The question asks whether $k\bigl((3+\sqrt2\,)^{1/2}\bigr)$ and $k\bigl((3-\sqrt2\,)^{1/2}\bigr)$ are the same quadratic extension of $k$. This is why not:

The ring of integers of $k$ is $R=\Bbb Z[\sqrt2\,]$, and as is well known (or easy to show), $R$ is a unique factorization domain.

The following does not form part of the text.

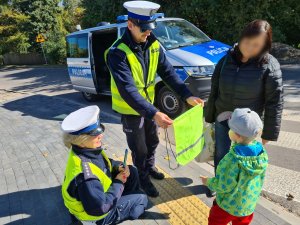 policjant ruchu drogowego wręcza chłopcu odblaskowy worek na buty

Since $2$ is a square modulo $7$, the prime $7$ splits in $R$, and indeed $7=(3-\sqrt2\,)(3+\sqrt2\,)$, product of two inequivalent primes $\pi_1$ and $\pi_2$ of $R$. (By “inequivalent” I mean that their quotient is not a unit.) Unique factorization says also that $\pi_1/\pi_2$ is not a square in $k$, and therefore (here comes Kummer) adjoining their square roots gives two different fields.

Answer 4

Let us introduce $k=\mathbf Q(\sqrt 2)$, $a=3+\sqrt 2$, $b=3-\sqrt 2$. By Kummer theory (or easy direct computation in the present case), $k(\sqrt a)=k(\sqrt b)$ if and only if $a$ and $b$ belong to the same class of $k^* /(k^*)^2$, if and only if $ab \in (k^*)^2$, if and only if $\sqrt 7 \in \mathbf Q(\sqrt 2)$ : impossible.

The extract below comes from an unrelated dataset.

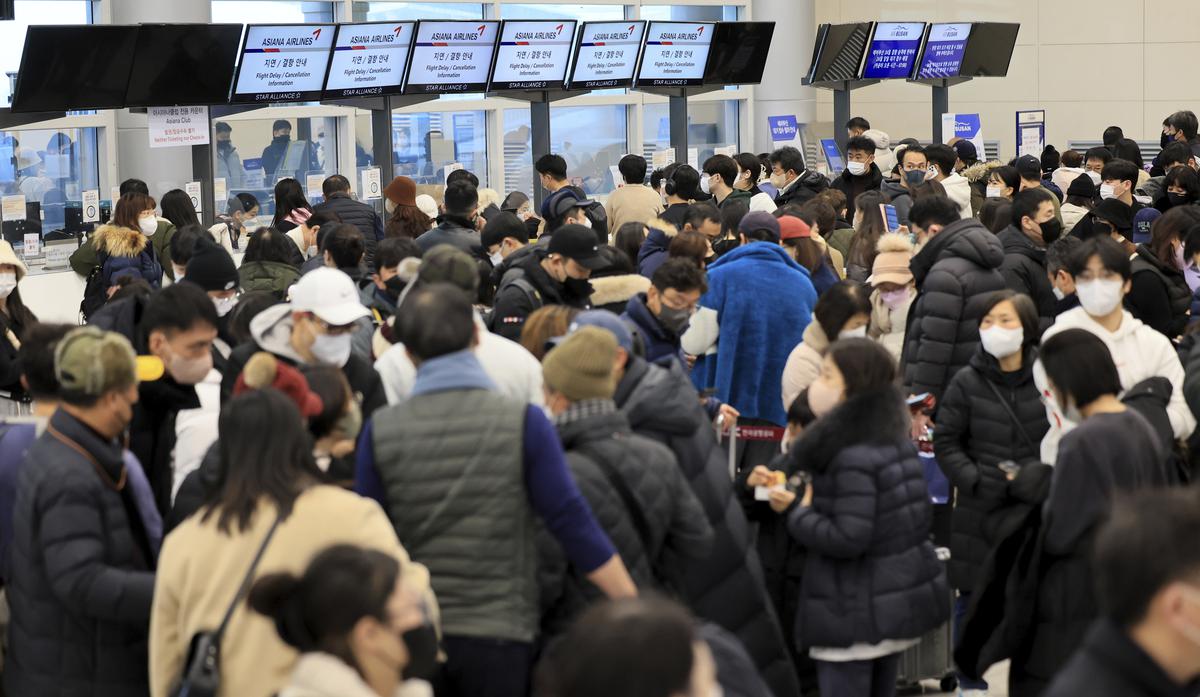 Passengers wait for their flight tickets at Jeju International Airport on Jeju Island, South Korea.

NB : the starting point is the same as @Lubin, but it seems to me that this question rather belongs to field theory, not to algebraic number theory.

Answer 5

This is essentially based on this nice answer and I use the following lemma proved there:

Lemma: If $F$ is a subfield of $\mathbb {R} $ and there is a real number $c\notin F$ and a positive integer $n$ such that $c^n\in F$ then $\text{tr} _F^{F(c)} (c) =0$.

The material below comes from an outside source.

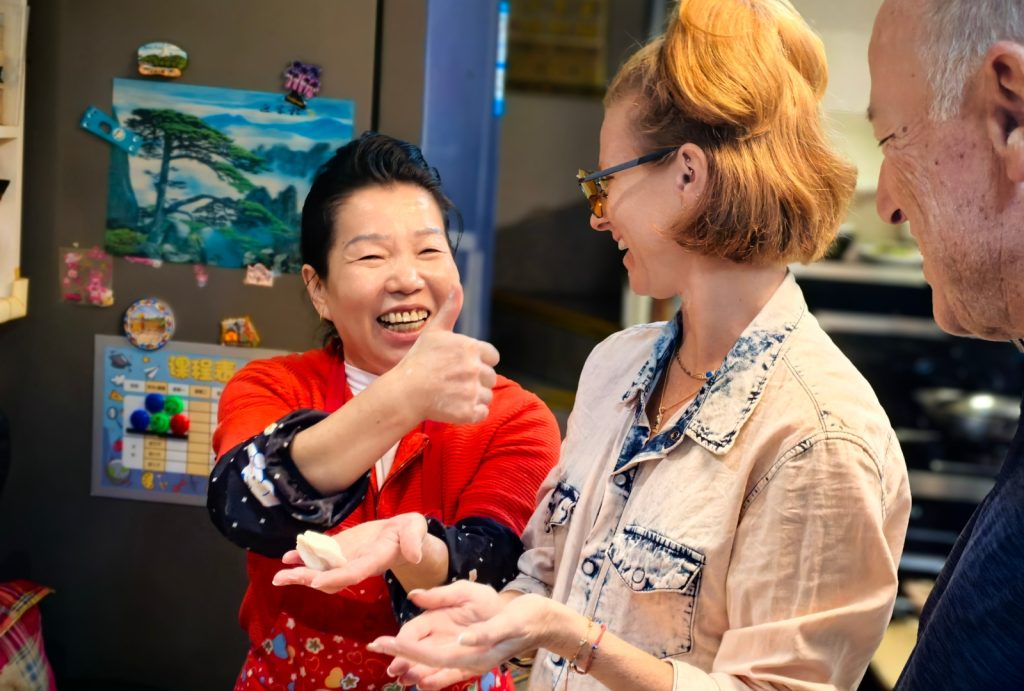 Tourists learn how to make dumplings at a local resident's home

Let $$a=\sqrt{3+\sqrt{2}},b=\sqrt{3-\sqrt{2}},F=\mathbb {Q} (\sqrt {2}),K=F(a)=\mathbb{Q} (a) ,L=F(a,b)$$ then $a, b$ are real numbers and $F, K, L$ are subfields of $\mathbb {R} $.

Further we have $a^2\in F, b^2\in F$ and both $a, b$ are of degree $2$ over $F$ (this follows from the fact that minimal polynomial for both $a, b$ over $\mathbb {Q} $ is of degree $4$).

Thus $$\text{tr}_F^{F(a)} (a) =0,\text{tr}_F^{F(b)}(b)=0$$ and since $L$ is a finite extension of both $F(a), F(b) $ we have $$\text{tr} _F^L(a) =\text{tr} _F^L(b) =0$$ Let us assume on the contrary that $b\in K=F(a) $ so that we have $$b=p+qa\tag{1}$$ for some $p, q\in F$. Viewing this equation as a relation between members of $L$ and applying trace $\text{tr} _F^L$ on it we see that $$0=np+q\cdot 0$$ where $n=[L:F] $. Thus we get $p=0$ and $ab=qa^2\in F$ or $$\sqrt{7}=t+u\sqrt{2}\tag{2}$$ for some rational $t, u$. Again applying trace $\text{tr} _{\mathbb{Q}} ^L$ on above equation we get $$0=2nt+u\cdot 0$$ ie $t=0$ and then $\sqrt{7/2}=u$ is rational which is absurd.

Therefore equation $(1)$ can't hold and $b\notin K= F(a) =\mathbb {Q} (a) $.